Find the gradient $\nabla(g\circ f)$ in all points $(x,y)\in\mathbb{R}^2$.

385 Views Asked by At

Let $f:\mathbb{R}^2\rightarrow\mathbb{R}^2, f(x,y)=(xy,x^2+y^2)$, $g:\mathbb{R}^2\rightarrow\mathbb{R},g(t,s)=\exp(2t+s)$. Find the gradient $\nabla(g\circ f)$ in all points $(x,y)\in\mathbb{R}^2$ once by taking the partial derivative of $g\circ f$ and once by making use of the gradient chain rule: $\nabla(g\circ f)(x_0)=\nabla g(f(x_0))\nabla f(x_0)$.

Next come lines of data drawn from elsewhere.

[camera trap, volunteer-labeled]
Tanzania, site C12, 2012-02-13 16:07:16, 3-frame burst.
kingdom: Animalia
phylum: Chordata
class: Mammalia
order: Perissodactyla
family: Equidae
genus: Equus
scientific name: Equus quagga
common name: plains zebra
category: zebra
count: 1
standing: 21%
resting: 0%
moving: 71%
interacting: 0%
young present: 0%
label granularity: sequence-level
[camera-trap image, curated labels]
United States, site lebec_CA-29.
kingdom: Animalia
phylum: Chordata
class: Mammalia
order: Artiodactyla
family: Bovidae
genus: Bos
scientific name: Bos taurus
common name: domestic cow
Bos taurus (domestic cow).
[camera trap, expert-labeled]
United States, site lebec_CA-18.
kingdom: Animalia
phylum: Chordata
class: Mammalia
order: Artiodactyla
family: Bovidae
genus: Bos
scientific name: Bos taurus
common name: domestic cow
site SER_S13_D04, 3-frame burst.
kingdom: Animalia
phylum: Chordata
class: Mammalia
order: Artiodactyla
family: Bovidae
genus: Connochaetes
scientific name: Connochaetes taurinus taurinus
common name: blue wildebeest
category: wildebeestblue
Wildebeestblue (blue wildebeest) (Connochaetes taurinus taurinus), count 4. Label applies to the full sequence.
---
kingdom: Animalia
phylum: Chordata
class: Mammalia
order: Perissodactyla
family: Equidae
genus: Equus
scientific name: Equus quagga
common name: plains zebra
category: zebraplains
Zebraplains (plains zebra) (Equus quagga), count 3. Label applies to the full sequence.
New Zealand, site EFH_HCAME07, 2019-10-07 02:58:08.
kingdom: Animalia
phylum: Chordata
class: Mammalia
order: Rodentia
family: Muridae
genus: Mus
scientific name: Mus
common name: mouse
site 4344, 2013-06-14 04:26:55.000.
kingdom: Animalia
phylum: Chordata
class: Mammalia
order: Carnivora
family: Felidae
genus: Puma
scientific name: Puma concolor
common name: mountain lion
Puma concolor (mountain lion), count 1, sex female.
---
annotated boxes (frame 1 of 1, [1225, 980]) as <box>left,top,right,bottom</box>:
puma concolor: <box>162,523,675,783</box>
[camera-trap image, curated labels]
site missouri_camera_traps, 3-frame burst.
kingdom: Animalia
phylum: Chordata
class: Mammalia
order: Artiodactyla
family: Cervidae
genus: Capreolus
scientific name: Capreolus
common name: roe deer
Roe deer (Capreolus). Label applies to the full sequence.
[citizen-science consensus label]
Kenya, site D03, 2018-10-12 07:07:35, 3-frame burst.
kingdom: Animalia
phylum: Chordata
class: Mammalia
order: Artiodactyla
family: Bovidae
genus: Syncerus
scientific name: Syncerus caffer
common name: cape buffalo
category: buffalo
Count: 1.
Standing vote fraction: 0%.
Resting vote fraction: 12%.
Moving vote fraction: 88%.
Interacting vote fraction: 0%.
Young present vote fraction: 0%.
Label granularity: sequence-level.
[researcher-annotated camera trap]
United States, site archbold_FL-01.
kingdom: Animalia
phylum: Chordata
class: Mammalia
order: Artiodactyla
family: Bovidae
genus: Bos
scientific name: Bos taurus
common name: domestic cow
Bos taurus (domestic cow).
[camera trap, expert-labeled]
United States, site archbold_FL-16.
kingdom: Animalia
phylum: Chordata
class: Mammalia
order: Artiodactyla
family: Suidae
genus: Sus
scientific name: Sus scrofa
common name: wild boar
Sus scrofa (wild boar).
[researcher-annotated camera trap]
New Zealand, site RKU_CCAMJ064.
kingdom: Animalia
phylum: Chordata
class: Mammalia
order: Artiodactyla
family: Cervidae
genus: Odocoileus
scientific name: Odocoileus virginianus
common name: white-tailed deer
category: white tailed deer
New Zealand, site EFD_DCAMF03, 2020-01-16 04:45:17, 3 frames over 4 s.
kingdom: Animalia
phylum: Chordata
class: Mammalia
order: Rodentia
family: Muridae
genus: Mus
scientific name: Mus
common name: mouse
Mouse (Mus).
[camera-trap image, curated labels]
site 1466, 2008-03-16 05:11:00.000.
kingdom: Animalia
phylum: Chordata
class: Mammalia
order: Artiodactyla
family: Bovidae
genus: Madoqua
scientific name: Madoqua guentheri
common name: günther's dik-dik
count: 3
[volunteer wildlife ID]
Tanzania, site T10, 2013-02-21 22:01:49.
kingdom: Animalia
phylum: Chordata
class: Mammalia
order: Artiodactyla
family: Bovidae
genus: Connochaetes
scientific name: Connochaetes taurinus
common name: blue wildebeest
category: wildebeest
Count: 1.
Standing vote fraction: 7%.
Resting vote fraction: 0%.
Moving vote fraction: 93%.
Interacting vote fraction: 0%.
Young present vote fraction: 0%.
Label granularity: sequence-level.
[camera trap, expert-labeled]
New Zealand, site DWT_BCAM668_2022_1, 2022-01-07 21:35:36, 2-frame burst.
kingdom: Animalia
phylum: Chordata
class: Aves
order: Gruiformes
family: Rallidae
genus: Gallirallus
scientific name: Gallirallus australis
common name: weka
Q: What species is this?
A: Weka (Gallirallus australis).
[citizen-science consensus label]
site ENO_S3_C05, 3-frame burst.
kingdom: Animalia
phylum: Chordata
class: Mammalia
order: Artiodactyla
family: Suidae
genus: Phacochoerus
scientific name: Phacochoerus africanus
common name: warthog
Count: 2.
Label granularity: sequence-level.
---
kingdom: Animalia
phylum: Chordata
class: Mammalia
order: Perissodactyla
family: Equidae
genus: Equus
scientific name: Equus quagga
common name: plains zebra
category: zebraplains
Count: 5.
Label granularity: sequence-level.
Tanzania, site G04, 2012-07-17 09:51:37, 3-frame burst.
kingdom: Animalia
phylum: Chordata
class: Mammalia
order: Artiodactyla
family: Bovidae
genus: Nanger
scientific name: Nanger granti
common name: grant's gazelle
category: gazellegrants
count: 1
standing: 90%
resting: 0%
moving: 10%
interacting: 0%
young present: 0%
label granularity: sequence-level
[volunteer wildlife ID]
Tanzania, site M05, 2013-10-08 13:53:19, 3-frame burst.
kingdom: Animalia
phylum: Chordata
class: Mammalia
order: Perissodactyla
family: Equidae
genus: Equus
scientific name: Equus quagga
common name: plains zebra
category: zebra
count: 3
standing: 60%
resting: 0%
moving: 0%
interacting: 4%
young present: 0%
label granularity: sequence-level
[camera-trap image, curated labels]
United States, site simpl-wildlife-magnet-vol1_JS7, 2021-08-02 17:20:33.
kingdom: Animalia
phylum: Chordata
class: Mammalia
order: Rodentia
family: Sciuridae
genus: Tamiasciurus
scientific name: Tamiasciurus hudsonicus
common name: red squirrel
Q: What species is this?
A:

First taking the partial derivative. Let $h:=(g\circ f)$. Then \begin{align*} \nabla h(x,y)&=\nabla \exp(2xy+x^2+y^2)=(\frac{dh}{dx},\frac{dh}{dy})\\ &=(2(x+y)e^{x^2+2xy+y^2},2(x+y)e^{x^2+2xy+y^2}). \end{align*}


But the chain rule is confusing me. It should be $\nabla(g(f(x,y)) \nabla f(x,y)=\nabla g(xy,x^2+y^2)\nabla f(x,y)$, right? But isn't $\nabla g(xy,x^2+y^2)$ not the same as what I just did above, i.e. $\nabla g(xy,x^2+y^2)=\nabla \exp(2xy+x^2+y^2)$?

  • Where is my mistake?
  • How would I take the gradient of e.g. $f(x,y)$ in the first place? Do I not get a three dimensional vector?
2

There are 2 best solutions below

4
On

No, calculating $\nabla g(xy,x^2+y^2)$ gives not what you've calculated before. The main point is that chain rule can be confusing, when you interpret the formula wrong. With the chain rule you now apply the nabla operator to the variables $t,s$ for $g$. $\nabla g(xy,x^2+y^2)$ means that you calculate $\nabla g(t,s)$ and insert $xy$ for $t$ as well as $x^2+y^2$ for $s$. And for $f$: Since $f$ is a vectorial function, you get here a Jacobian matrix. So the chain rule tells you in your case $$ \nabla (g \circ f)(x,y)^T=\nabla g(xy,x^2+y^2)^T Df(x,y)$$ which is nothing else then a vector matrix multiplication (vector from the left). In general the chain rule tells you $$D(g \circ f)(x,y)=Dg(f(x,y)) Df(x,y)$$ where these can be Jacobian matrices of different sizes. Most important is to understand $Dg(f(x,y))$, which is the Jacobian matrix of $g$, but evaluated in $f(x,y)$. Note that I use Jacobians for the chain rule here, which is more general. The Jacobian of scalar functions gives the gradient as a row vector.

0
On

There is a difference between $\nabla f(g) = (\nabla f)(g) = \nabla f \circ g $ and $\nabla(f(g)) = \nabla (f\circ g)$. This is more confusing when the slight abuse of notation $f=f(x)$ is used.

The gradient $\nabla f(v)$, if interpreted as the matrix in the 'usual standard basis' of the derivative of $f$ at $v$, is also known for functions $f:\mathbb R^2 \to \mathbb R^2$ as the Jacobian matrix of $f$ at $v$.